Possibilities included the Centers for Disease Control and Prevention, which already manages a number of systems tracking health threats, and the Administration for Strategic Preparedness and Response. ASPR was established as the Office of the Assistant Secretary for Preparedness and Response in 2006; it was elevated last year to an operating division, putting it on par with the CDC.
Pulling together public and private data systems into a single national system is a mammoth task made even harder when there’s no single vision for what that network should look like, said Lauren Knieser, who spent time at ASPR during the Obama and Trump administrations. She now runs emergency preparedness and response programs at PointClickCare, an IT company that handles data for hospitals, senior care facilities, and government agencies.
“If you asked 10 people, you’d probably get 10 different answers because there is no consensus,” Knieser said. Also, different hospitals often use different electronic health record systems, so are frequently unable to share patient data with one another, much less with the federal government.
Federal officials should start by deciding what data they want in an emergency, Knieser said, and then figure out the tools they already have — and the ones they need — to collect and share that data. The White House should run the effort, she said, because it requires so many parts of the government “to play nice with each other.”
The omnibus spending bill passed in late 2022 established the Office of Pandemic Preparedness and Response Policy, a new power center in the executive branch that could get the ball rolling. But state and local public health officials are wary of top-down solutions, even as they acknowledge gaps in the nation’s health data systems.
Dr. Karen Landers, a chief medical officer with the Alabama Department of Public Health, said the sudden directive in late 2020 to use a new tracking system specifically for covid vaccines likely slowed her department down. Her state already used the CDC’s Vaccine Tracking System to manage vaccine supply and “probably could have been more efficient” if they’d stuck with it.
“We needed a little more local input to say, ‘Hey, you know, I think this would really work better. If you want us to use the system, we will, but let’s don’t do that right in the middle of a pandemic,’” Landers said. Local health officials had an even harder time with the system, said Lori Tremmel Freeman, CEO of the National Association of County and City Health Officials.
They had access only through state channels, she said, and “as a result, they did not have easy visibility into where vaccines were going in their own communities, including to partners outside of public health.” That meant more work for local health agencies, officials said, which made it much harder to make quick decisions. When contacted for comment, ASPR officials first directed KHN to the CDC. CDC officials directed KHN to HHS.

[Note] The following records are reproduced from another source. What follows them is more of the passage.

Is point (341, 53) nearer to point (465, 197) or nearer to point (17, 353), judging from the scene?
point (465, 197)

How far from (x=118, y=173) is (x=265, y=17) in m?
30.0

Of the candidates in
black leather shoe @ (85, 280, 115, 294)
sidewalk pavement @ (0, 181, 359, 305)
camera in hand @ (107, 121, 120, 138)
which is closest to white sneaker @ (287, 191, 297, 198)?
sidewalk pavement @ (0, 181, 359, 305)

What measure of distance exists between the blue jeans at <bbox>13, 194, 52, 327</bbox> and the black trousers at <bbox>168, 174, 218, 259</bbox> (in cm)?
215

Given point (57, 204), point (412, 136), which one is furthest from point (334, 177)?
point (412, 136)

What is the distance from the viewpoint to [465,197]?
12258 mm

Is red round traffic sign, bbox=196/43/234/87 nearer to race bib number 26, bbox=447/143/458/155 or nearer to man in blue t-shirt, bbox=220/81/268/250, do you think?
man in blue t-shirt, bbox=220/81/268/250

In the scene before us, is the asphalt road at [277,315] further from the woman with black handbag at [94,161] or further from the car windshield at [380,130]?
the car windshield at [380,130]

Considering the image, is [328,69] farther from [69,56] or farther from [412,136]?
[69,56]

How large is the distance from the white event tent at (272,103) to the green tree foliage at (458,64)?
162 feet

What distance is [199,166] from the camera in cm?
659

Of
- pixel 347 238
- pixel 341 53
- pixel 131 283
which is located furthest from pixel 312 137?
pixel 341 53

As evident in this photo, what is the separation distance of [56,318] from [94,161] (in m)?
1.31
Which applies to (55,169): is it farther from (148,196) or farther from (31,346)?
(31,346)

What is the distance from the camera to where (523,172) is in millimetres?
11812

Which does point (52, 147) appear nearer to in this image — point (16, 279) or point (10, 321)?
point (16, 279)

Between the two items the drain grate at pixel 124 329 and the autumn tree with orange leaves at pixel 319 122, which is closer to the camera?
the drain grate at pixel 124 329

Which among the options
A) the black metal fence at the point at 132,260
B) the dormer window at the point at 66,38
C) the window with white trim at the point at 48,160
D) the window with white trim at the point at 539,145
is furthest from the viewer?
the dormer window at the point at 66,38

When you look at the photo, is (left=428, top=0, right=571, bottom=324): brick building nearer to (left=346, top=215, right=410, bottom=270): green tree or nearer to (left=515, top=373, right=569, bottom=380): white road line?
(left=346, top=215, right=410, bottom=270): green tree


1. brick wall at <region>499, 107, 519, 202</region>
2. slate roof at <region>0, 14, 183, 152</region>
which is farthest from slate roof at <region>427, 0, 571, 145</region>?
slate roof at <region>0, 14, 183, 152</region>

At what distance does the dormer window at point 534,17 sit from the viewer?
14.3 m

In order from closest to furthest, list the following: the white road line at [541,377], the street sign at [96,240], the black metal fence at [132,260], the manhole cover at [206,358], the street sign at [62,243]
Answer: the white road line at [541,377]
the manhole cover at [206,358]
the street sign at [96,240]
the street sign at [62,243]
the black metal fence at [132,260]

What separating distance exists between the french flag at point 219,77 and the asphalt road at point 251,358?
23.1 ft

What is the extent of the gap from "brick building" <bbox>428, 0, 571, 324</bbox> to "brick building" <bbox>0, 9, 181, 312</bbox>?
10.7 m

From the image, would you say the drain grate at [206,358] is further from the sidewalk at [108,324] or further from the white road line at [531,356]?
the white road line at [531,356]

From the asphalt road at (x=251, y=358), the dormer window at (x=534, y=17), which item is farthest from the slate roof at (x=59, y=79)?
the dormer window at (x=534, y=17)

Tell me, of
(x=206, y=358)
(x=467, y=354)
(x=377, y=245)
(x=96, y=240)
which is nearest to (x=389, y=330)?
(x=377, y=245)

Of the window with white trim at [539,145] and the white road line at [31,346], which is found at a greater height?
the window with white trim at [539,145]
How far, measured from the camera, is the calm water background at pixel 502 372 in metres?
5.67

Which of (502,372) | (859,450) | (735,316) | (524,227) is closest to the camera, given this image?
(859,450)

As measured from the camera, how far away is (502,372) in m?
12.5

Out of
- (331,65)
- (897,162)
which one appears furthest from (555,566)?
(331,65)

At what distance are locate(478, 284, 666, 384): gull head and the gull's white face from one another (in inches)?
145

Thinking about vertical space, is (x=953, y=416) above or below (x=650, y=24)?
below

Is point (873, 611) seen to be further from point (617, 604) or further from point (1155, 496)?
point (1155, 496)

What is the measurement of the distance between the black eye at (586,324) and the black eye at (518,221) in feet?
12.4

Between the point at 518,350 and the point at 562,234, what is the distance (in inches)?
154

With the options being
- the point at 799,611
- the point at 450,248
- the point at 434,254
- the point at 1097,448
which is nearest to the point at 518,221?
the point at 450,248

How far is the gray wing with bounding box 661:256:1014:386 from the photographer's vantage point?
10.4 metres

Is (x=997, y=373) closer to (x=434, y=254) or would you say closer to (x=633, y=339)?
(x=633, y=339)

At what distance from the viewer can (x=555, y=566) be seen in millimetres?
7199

HHS told KHN it is “committed to protecting the nation’s public health, and is working on updating GAO on our progress, and will have more to share publicly in the near future.”
HHS also told auditors it was “working to enhance its public health situational awareness network by defining roles and responsibilities” to finally create the long-awaited preparedness system.
But there could be a major roadblock to HHS’ efforts: Much of the 2019 bill mandating the data-sharing network’s creation is set to expire in September, and reauthorizing the law could be a challenge in a split Congress where House Republicans have announced their intention to examine the U.S. response to the pandemic.
“Congress has an opportunity now to build the public health system,” said Dr. Georges Benjamin, executive director of the American Public Health Association. “What are they doing? Undermining public health legal authorities and demonizing public health officials. It’s almost like we didn’t learn anything.”